On the other hand, bpf_tcp_check_syncookie looks only at the address
family of the socket, ignoring the real IP version in headers, and
validates only the packet size. This implementation has some drawbacks:
1. Packets are not validated properly, allowing a BPF program to trick
bpf_tcp_check_syncookie into handling an IPv6 packet on an IPv4
socket.
2. Dual-stack sockets fail the checks on IPv4 packets. IPv4 clients end
up receiving a SYNACK with the cookie, but the following ACK gets
dropped.
This patch fixes these issues by changing the checks in
bpf_tcp_check_syncookie to match the ones in bpf_tcp_gen_syncookie. IP
version from the header is taken into account, and it is validated
properly with address family.
Fixes: 399040847084 ("bpf: add helper to check for a valid SYN cookie")
Signed-off-by: Maxim Mikityanskiy <maximmi@...dia.com>
Reviewed-by: Tariq Toukan <tariqt@...dia.com>
---
net/core/filter.c | 17 +++-
.../bpf/test_tcp_check_syncookie_user.c | 78 ++++++++++++++-----
2 files changed, 72 insertions(+), 23 deletions(-)
v2 changes: moved from bpf-next to bpf.
v3 changes: added a selftest.
v4 changes: none, CCed Jakub and Arthur from Cloudflare.

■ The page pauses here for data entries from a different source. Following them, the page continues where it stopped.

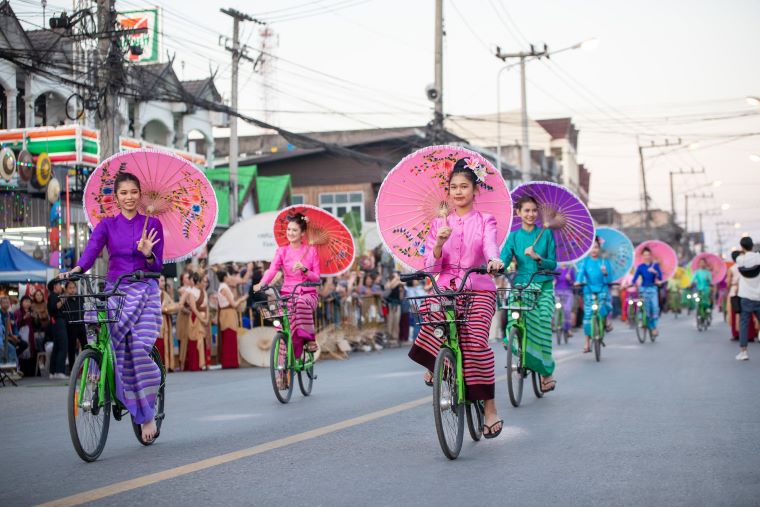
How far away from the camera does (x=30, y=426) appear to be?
10.1m

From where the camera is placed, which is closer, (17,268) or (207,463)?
(207,463)

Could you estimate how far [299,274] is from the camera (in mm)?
12000

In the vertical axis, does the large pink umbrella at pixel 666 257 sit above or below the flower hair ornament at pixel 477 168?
below

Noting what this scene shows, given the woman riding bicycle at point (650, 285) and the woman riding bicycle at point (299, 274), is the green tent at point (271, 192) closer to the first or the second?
the woman riding bicycle at point (650, 285)

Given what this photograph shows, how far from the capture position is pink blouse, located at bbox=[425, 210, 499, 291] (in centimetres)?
757

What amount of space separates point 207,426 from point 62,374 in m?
8.97

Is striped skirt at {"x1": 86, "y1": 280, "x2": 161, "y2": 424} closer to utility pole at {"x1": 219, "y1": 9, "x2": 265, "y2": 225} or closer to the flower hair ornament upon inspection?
the flower hair ornament

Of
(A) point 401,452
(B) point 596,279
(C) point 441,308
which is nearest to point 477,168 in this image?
(C) point 441,308

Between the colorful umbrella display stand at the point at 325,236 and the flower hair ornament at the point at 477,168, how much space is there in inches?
211

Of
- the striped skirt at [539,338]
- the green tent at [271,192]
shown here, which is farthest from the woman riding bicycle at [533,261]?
the green tent at [271,192]

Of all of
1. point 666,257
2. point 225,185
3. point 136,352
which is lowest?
point 136,352

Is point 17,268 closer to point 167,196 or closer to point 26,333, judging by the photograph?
point 26,333

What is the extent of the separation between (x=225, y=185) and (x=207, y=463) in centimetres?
2857

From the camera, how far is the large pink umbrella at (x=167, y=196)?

diff --git a/net/core/filter.c b/net/core/filter.c
index a7044e98765e..64470a727ef7 100644
--- a/net/core/filter.c
+++ b/net/core/filter.c
@@ -7016,24 +7016,33 @@ BPF_CALL_5(bpf_tcp_check_syncookie, struct sock *, sk, void *, iph, u32, iph_len
if (!th->ack || th->rst || th->syn)
return -ENOENT;
+ if (unlikely(iph_len < sizeof(struct iphdr)))
+ return -EINVAL;
+
if (tcp_synq_no_recent_overflow(sk))
return -ENOENT;
cookie = ntohl(th->ack_seq) - 1;
- switch (sk->sk_family) {
- case AF_INET:
- if (unlikely(iph_len < sizeof(struct iphdr)))
+ /* Both struct iphdr and struct ipv6hdr have the version field at the
+ * same offset so we can cast to the shorter header (struct iphdr).
+ */
+ switch (((struct iphdr *)iph)->version) {
+ case 4:
+ if (sk->sk_family == AF_INET6 && ipv6_only_sock(sk))
return -EINVAL;
ret = __cookie_v4_check((struct iphdr *)iph, th, cookie);
break;
#if IS_BUILTIN(CONFIG_IPV6)
- case AF_INET6:
+ case 6:
if (unlikely(iph_len < sizeof(struct ipv6hdr)))
return -EINVAL;
+ if (sk->sk_family != AF_INET6)
+ return -EINVAL;
+
ret = __cookie_v6_check((struct ipv6hdr *)iph, th, cookie);
break;
#endif /* CONFIG_IPV6 */
diff --git a/tools/testing/selftests/bpf/test_tcp_check_syncookie_user.c b/tools/testing/selftests/bpf/test_tcp_check_syncookie_user.c
index b9e991d43155..e7775d3bbe08 100644
--- a/tools/testing/selftests/bpf/test_tcp_check_syncookie_user.c
+++ b/tools/testing/selftests/bpf/test_tcp_check_syncookie_user.c
@@ -18,8 +18,9 @@
#include "bpf_rlimit.h"
#include "cgroup_helpers.h"
-static int start_server(const struct sockaddr *addr, socklen_t len)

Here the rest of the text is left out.